- CBS News -
Californians had better start watching their mouths.
The state Assembly passed a resolution Thursday that would establish the first week of March as "Cuss Free Week" throughout the state. If approved by the Senate next week, the measure would take effect immediately.
The resolution includes no enforcement mechanism and is simply meant to promote greater harmony and connectedness, said Assemblyman Anthony Portantino, a Democrat from La Canada Flintridge and co-author of the measure.
"I've always wondered why we behave differently when grandma is watching than when we're on our own," said Portantino, who owned up to his share of four-letter words.
Portantino said the California Legislature - known for imposing strict clean air and clean water laws - is the first state legislative body in the nation to consider a statewide profanity-free week.

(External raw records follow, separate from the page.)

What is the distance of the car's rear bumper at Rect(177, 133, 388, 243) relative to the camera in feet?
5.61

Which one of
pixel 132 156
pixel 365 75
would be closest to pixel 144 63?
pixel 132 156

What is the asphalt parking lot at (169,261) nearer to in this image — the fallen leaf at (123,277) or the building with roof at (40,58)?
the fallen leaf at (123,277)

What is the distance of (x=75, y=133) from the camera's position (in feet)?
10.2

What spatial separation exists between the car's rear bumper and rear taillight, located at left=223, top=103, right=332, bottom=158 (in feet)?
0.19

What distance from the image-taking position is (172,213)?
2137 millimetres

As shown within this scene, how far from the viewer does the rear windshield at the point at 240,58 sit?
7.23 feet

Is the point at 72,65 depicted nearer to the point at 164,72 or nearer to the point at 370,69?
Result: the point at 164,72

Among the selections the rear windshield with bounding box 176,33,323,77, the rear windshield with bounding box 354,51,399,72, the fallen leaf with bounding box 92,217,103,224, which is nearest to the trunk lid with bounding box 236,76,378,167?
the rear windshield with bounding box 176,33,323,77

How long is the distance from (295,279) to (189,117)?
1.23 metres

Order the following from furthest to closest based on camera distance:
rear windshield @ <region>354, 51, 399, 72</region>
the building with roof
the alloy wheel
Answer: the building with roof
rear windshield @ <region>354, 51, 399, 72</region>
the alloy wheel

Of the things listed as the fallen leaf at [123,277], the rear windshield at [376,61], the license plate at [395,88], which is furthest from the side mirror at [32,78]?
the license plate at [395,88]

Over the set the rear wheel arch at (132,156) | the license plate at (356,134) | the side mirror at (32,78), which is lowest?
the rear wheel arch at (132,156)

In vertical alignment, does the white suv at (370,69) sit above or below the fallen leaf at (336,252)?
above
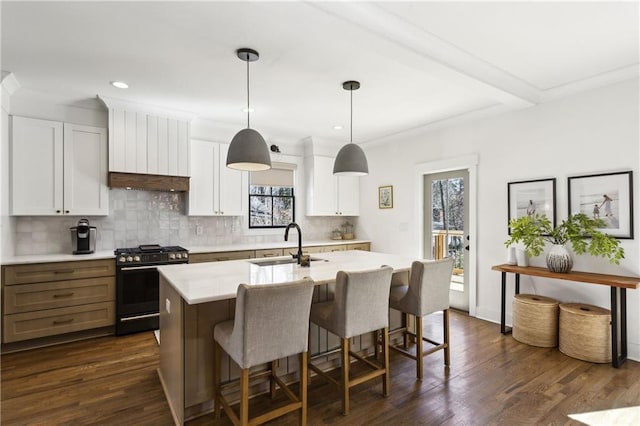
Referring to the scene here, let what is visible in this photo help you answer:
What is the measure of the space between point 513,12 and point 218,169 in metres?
3.76

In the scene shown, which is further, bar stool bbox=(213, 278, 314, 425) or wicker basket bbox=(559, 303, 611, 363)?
wicker basket bbox=(559, 303, 611, 363)

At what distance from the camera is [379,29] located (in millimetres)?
2160

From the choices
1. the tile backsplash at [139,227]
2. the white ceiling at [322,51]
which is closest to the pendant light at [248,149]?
the white ceiling at [322,51]

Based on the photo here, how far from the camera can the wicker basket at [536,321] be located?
A: 126 inches

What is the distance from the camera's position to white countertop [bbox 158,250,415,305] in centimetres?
190

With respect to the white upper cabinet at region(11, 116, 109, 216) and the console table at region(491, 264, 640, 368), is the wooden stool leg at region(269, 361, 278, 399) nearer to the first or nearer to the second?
the console table at region(491, 264, 640, 368)

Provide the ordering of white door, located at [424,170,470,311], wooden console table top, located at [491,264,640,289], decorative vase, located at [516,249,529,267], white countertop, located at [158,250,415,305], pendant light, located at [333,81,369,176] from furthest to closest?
white door, located at [424,170,470,311] → decorative vase, located at [516,249,529,267] → pendant light, located at [333,81,369,176] → wooden console table top, located at [491,264,640,289] → white countertop, located at [158,250,415,305]

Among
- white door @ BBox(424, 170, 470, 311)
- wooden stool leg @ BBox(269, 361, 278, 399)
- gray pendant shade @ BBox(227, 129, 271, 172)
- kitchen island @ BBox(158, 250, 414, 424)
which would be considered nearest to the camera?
kitchen island @ BBox(158, 250, 414, 424)

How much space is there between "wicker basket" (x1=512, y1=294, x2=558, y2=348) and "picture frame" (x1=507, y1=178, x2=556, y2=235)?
84 cm

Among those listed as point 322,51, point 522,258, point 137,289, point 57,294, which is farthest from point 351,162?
point 57,294

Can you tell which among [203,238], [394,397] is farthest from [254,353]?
[203,238]

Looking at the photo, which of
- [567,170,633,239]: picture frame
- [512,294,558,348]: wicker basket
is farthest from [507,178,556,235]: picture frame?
[512,294,558,348]: wicker basket

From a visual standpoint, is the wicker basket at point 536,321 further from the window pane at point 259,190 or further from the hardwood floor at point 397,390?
the window pane at point 259,190

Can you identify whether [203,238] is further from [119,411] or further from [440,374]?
[440,374]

The resolution was inspired by a South Pasadena teenager, McKay Hatch, who started a No Cussing Club at his junior high school in 2007. Similar clubs have since cropped up in every state and 20 countries.

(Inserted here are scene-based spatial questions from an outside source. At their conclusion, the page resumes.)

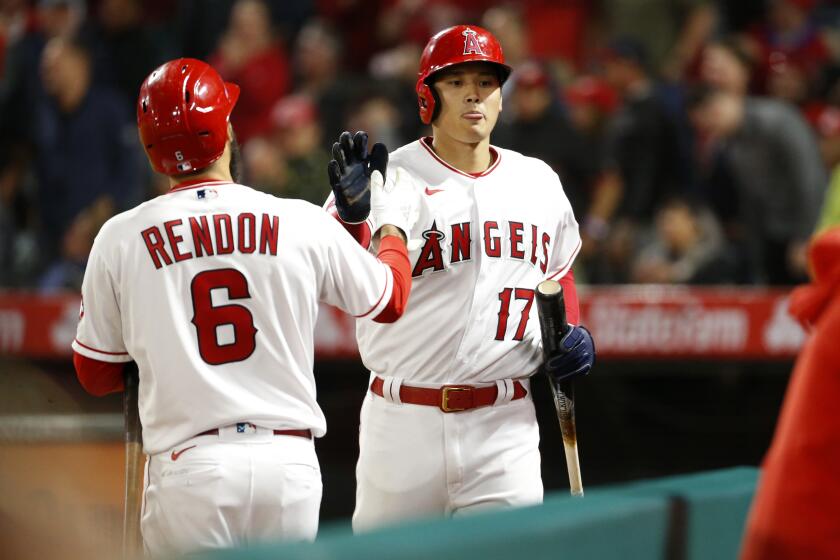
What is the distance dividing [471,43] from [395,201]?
0.55 meters

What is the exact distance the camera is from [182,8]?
8164mm

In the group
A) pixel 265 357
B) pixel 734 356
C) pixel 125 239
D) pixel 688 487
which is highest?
pixel 125 239

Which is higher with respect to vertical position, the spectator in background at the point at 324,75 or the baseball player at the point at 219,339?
the spectator in background at the point at 324,75

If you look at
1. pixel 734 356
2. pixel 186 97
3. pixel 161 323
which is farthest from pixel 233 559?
pixel 734 356

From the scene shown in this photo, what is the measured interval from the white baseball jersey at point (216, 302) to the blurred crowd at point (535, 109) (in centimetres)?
383

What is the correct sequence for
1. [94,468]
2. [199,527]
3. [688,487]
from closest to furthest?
[688,487] → [199,527] → [94,468]

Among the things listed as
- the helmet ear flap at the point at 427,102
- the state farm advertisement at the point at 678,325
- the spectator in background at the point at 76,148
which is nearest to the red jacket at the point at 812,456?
the helmet ear flap at the point at 427,102

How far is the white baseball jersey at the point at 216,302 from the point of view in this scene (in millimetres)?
2490

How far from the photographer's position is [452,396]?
10.5ft

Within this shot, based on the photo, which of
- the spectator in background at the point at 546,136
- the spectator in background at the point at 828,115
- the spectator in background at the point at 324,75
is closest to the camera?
the spectator in background at the point at 828,115

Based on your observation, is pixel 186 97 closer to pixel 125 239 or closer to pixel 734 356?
pixel 125 239

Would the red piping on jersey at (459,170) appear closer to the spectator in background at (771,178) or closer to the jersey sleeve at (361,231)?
the jersey sleeve at (361,231)

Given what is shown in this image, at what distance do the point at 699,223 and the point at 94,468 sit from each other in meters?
3.72

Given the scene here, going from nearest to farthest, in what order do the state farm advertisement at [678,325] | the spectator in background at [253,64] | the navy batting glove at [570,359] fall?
the navy batting glove at [570,359]
the state farm advertisement at [678,325]
the spectator in background at [253,64]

Hatch, who traveled to the Capitol with his family to support the resolution, said he sees a link between foul-mouthed incivility and other forms of problem behavior, such as drug use and bullying.
Next up for the 16-year-old? Promoting no-cussing measures in other states and internationally.

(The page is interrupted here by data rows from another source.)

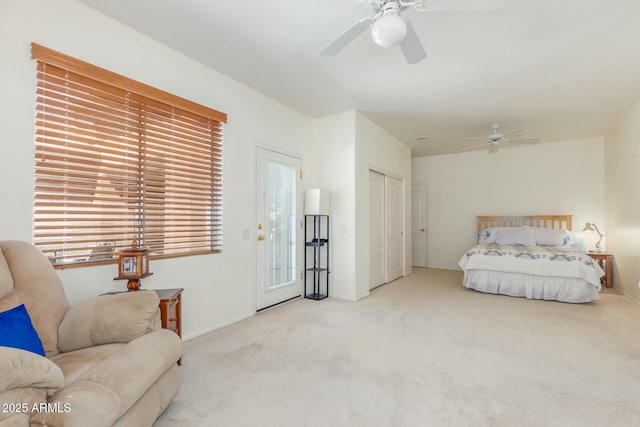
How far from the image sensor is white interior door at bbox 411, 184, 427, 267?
24.5 ft

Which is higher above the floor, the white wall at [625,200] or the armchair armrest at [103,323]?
the white wall at [625,200]

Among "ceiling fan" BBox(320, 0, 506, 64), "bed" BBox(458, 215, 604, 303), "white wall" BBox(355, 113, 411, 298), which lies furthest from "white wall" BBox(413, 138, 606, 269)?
→ "ceiling fan" BBox(320, 0, 506, 64)

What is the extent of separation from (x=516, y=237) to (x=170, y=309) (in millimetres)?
5794

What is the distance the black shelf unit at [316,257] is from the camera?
180 inches

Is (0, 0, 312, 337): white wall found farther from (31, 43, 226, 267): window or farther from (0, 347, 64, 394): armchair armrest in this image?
(0, 347, 64, 394): armchair armrest

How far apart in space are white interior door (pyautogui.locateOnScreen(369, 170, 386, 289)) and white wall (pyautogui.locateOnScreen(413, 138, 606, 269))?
2.49m

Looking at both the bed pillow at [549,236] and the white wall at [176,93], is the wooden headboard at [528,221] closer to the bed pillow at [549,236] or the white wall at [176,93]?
the bed pillow at [549,236]

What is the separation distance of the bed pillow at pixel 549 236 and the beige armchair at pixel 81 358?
6.24 m

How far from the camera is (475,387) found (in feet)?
7.00

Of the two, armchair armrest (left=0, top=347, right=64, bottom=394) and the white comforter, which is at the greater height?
armchair armrest (left=0, top=347, right=64, bottom=394)

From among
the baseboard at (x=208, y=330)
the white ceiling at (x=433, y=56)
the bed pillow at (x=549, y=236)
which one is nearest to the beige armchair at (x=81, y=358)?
the baseboard at (x=208, y=330)

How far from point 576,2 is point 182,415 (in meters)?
3.75

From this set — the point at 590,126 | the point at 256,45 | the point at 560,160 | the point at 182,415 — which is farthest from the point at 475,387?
the point at 560,160

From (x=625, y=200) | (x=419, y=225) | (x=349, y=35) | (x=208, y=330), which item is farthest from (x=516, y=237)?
(x=208, y=330)
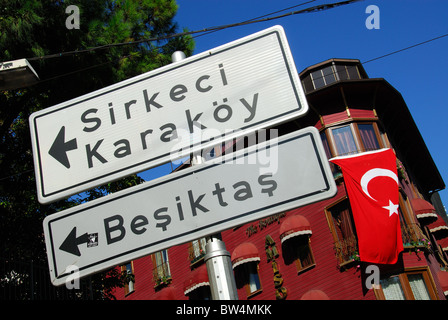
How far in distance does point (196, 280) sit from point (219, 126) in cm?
1895

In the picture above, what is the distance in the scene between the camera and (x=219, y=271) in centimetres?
189

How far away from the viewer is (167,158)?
2098mm

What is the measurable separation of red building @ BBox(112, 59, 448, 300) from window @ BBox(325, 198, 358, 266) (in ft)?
0.13

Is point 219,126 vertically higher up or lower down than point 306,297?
lower down

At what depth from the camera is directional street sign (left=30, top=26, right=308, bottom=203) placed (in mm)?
2115

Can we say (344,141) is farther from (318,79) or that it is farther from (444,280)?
(444,280)

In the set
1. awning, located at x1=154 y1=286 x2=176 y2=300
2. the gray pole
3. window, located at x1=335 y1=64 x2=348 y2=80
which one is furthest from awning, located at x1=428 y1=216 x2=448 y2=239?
the gray pole

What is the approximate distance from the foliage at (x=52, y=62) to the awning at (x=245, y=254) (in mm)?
9115

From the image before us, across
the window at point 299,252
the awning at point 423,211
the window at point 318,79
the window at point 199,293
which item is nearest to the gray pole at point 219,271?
the window at point 299,252

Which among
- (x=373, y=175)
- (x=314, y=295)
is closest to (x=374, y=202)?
(x=373, y=175)

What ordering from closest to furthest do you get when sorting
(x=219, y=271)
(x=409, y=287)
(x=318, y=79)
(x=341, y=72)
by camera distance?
(x=219, y=271), (x=409, y=287), (x=341, y=72), (x=318, y=79)

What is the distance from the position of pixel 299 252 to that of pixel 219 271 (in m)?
17.0

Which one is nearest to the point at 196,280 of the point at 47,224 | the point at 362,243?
the point at 362,243
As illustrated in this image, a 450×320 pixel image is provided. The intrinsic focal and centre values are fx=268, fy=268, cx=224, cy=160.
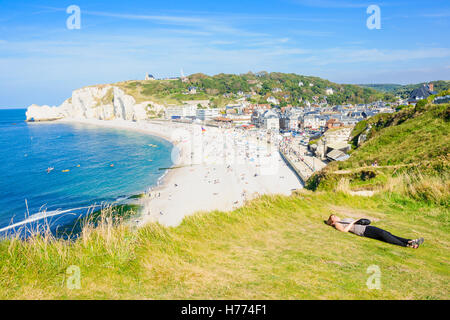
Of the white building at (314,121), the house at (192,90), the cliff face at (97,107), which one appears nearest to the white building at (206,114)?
the cliff face at (97,107)

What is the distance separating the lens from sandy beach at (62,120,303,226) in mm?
29266

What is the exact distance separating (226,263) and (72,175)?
47.5 meters

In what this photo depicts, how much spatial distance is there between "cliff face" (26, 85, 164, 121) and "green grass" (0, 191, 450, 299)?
428 ft

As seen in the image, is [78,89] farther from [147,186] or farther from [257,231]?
[257,231]

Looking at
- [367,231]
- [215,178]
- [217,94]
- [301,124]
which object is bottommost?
Answer: [215,178]

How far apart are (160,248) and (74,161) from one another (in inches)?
2312

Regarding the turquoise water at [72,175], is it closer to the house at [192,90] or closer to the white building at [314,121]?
the white building at [314,121]

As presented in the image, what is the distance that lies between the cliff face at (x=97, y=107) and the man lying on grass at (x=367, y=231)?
5146 inches

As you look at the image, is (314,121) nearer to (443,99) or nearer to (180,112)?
(443,99)

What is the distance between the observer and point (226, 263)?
4.84 m

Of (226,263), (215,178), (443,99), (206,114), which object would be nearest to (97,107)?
(206,114)

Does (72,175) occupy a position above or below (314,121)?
below

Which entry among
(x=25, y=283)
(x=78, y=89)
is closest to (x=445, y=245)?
(x=25, y=283)

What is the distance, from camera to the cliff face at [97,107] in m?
130
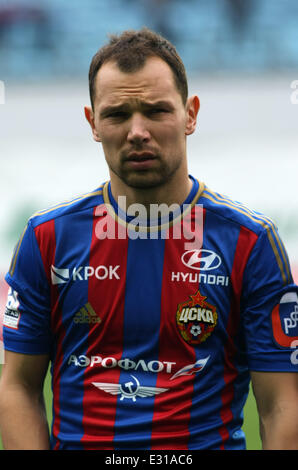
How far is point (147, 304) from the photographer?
75.6 inches

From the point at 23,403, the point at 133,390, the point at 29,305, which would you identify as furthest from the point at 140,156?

"Next year I want to do a world tour," he said. "Cussing is a hard habit to break, but anyone can do it."
California lawmakers will now test Hatch's theory. Portantino and his staff have supplied each of them with a "cuss jar." Those who let a foul word slip are encouraged to deposit money into the jar as penance.
"I expect several of you will have your jars overflowing in the next few weeks," Portantino's co-author, Cameron Smyth, told his fellow Assembly members.
After Thursday's vote, Smyth, a Republican from Santa Clarita, joined Portantino and Hatch in delivering a jar to Gov. Arnold Schwarzenegger's office.
The governor's office confirmed it had received the jar but declined to comment further.
Profanity has been rare on the floor of the Assembly or Senate. After one former lawmaker used the word "hell" in 2007, senators took time out from a busy day of voting to debate whether it was appropriate to use the word on the floor. Lawmakers eventually agreed to disagree.
Messages between the Legislature and the governor have been a different matter.
Last October, the first letter in each line of a veto message from Schwarzenegger to Democratic Assemblyman Tom Ammiano spelled out a common four-letter vulgarity followed by the letters "y-o-u."
The Republican governor called the hidden message "one of those wild coincidences."